On my machine, it runs in 5.026106 seconds on average. Uh? Yep, even if I made the IO task asynchronous, there's no improvement over the initial synchronous version. Actually, it's slower! What the heck is going on?

As it turns out, execution is still sequential. But there's more. We pay an extra cost for setting up the event loop every time we execute the task—the asyncio.run call—and if you take out the 5 second sleep time you realise we're paying double the price with the async version. Here's a rough description, in pseudo-code, of what's going on under the bonnet

for_each([1, 2, 3, 4, 5])

  set up event loop
  run on event loop: r1 = expensive_io_task(1)
  wait for task to complete
  tear down event loop

  set up event loop
  run on event loop: r2 = expensive_io_task(2)
  wait for task to complete
  tear down event loop

  ...

  set up event loop
  run on event loop: r5 = expensive_io_task(5)
  wait for task to complete
  tear down event loop

  return [r1, r2, ..., r5]

Ouch! Tricksy async IO!

Effective concurrency

Surely there's a relatively easy fix in this case, since the result of each task is independent of the others. So we can build a list of tasks, execute them concurrently and then replace each task in the list with its result—similar to map-reduce, but without the reduce bit. With the mods below, the script runs in 1.003046 seconds on average, so the expensive_io_task calls actually happen concurrently.

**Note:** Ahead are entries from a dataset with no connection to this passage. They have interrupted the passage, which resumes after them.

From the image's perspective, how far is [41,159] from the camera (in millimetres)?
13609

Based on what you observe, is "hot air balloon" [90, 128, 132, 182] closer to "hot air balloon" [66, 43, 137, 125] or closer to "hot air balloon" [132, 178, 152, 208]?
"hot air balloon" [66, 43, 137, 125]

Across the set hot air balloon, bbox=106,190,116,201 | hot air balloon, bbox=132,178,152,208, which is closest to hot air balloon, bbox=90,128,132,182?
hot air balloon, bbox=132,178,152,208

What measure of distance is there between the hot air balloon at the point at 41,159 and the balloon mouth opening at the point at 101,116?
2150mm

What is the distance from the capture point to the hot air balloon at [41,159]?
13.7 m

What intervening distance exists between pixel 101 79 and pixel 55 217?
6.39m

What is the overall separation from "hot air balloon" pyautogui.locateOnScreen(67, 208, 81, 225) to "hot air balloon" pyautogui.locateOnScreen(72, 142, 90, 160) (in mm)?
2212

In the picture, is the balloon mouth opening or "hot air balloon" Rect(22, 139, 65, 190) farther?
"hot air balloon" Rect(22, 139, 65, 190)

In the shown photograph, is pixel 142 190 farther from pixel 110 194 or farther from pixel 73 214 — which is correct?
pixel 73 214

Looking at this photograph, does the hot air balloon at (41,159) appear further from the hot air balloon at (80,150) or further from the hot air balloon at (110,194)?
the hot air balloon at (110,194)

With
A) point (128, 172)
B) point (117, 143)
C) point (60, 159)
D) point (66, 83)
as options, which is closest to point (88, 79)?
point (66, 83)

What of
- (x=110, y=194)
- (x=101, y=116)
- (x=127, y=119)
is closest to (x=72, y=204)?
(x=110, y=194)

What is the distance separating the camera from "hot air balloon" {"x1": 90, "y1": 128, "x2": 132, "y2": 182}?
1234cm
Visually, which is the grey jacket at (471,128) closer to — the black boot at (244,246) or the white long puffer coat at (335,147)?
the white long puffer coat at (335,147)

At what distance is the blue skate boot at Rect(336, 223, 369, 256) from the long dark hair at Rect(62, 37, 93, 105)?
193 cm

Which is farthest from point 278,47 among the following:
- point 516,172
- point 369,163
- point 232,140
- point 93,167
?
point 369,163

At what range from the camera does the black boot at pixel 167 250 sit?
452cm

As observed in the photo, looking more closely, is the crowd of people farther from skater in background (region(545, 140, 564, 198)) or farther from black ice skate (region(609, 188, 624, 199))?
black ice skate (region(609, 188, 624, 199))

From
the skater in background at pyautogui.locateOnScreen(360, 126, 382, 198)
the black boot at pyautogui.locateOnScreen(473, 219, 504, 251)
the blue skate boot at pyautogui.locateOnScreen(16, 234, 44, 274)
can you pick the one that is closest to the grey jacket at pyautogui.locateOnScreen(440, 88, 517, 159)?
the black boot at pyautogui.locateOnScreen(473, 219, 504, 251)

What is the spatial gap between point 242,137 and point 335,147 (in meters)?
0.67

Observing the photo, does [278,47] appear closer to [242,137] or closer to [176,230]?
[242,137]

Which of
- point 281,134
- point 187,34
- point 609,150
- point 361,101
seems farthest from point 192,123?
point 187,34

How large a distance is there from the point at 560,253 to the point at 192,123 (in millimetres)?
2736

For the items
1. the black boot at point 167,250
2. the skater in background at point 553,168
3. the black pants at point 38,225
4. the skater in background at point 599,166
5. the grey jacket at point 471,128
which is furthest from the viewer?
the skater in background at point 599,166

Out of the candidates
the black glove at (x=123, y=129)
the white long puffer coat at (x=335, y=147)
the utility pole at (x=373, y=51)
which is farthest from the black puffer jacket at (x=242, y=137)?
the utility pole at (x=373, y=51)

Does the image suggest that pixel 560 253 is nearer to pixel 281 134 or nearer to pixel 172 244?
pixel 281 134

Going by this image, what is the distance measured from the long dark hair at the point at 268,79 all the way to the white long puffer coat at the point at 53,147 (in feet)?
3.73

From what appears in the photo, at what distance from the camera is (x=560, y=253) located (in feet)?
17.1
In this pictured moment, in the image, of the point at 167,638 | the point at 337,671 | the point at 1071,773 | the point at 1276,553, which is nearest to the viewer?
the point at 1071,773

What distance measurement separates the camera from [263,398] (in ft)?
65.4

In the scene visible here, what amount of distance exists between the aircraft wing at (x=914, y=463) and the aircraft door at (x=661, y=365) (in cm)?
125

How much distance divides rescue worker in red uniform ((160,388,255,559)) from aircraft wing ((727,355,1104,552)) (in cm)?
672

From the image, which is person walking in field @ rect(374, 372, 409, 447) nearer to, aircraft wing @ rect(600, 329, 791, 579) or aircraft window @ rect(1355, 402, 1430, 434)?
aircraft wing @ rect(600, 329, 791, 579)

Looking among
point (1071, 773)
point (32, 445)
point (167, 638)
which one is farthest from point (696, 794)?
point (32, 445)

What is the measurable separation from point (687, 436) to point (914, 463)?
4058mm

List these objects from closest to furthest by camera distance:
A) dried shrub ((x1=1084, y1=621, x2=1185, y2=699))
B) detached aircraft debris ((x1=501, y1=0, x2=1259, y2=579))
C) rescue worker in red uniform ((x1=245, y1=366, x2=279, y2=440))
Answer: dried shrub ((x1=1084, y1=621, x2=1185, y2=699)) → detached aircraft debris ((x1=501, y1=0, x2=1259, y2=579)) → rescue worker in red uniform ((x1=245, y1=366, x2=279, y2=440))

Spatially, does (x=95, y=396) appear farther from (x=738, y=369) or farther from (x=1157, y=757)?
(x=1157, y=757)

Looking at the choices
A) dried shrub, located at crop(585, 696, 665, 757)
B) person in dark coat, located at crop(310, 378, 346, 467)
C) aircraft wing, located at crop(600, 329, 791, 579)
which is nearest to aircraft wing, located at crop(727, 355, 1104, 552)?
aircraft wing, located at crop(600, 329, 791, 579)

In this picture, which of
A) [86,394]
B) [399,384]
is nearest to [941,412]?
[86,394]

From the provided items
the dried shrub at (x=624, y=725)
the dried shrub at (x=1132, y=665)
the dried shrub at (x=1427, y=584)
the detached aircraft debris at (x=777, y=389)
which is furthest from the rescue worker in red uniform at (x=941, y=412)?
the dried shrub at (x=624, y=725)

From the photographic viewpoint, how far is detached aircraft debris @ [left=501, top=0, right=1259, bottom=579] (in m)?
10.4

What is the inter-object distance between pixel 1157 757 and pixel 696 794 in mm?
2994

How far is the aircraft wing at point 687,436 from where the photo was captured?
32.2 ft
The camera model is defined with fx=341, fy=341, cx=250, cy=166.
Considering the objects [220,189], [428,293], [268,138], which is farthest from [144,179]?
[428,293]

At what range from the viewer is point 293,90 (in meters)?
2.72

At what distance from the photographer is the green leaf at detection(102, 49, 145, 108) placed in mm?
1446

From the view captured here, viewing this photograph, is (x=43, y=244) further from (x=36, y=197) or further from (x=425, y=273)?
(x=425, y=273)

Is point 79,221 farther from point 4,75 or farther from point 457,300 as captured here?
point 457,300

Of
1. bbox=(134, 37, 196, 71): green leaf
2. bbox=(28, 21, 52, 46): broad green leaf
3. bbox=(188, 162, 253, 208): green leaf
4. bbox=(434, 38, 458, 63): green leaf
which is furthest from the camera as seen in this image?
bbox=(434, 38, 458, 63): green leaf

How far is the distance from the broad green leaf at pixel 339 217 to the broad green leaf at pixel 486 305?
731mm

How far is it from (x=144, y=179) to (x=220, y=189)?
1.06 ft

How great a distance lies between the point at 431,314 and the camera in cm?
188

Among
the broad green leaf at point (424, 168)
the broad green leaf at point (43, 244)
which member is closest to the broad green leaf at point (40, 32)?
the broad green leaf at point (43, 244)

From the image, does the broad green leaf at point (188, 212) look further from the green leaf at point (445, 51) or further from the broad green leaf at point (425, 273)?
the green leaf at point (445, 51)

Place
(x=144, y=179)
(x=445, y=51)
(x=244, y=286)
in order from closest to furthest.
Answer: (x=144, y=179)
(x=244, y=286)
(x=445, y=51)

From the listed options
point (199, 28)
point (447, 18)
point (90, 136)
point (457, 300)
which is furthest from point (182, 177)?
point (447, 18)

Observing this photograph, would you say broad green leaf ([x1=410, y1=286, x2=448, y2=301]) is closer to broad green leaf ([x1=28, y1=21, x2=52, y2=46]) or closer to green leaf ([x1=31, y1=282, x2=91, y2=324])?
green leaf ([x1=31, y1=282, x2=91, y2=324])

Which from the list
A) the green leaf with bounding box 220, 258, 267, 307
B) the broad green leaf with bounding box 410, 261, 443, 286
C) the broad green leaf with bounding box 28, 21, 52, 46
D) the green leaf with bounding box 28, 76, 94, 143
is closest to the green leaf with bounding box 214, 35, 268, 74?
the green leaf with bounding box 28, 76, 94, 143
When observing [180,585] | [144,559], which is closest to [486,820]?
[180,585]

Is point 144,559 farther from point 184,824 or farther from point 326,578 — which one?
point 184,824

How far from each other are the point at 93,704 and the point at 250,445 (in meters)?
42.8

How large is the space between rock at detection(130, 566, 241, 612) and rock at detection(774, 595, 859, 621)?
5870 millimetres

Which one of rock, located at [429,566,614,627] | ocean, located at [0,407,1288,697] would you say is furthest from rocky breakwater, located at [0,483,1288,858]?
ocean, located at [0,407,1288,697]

async def for_each(xs: [int]) -> [int]:
    tasks = [expensive_io_task(x) for x in xs]
    return await asyncio.gather(*tasks)


def main():
    return asyncio.run(for_each([1, 2, 3, 4, 5]))

Paradigm shift

So we've got a many-fold performance improvement with this fix. But notice the paradigm shift: async stuff bubbled up all the way to main and we're thinking in terms of sets of tasks rather than single items. And this was the easy case to tackle. Most of QuantumLeap is written in terms of a sequence of tasks that depend on each other

r1 = t1(r0)
r2 = t2(r1)
...

As we've seen, sprinkling them with async/await keywords isn't actually going to make them go any faster—e.g. t2 can only run after t1 returns, so in practice execution would still be sequential. To get real concurrency, we've got to rewrite those flows according to a concurrent design and we also have some shared global state to look out for if we go async. For example, in the script, like in the PR, over and above running tasks concurrently, we should also try minimising IO as much as possible, e.g. by caching task executions, stuff like

for_all([1, 2, 3, 4, 5, 1, 2, 3])

would be wasteful since 3 out of the 8 IO task executions could actually be avoided. But now you've got to think about how to share cached state safely among concurrent tasks...

Side note

On a side note, to make our geo-coding more efficient, we could also schedule a task to run on the work queue that would process batches of entities and do bulk inserts to add missing geo-coding data. But that's a paradigm-shift too and would take quite a bit of work to implement. Another downside is that optimised geo-coding wouldn't be available to folks who deploy QuantumLeap without the work queue.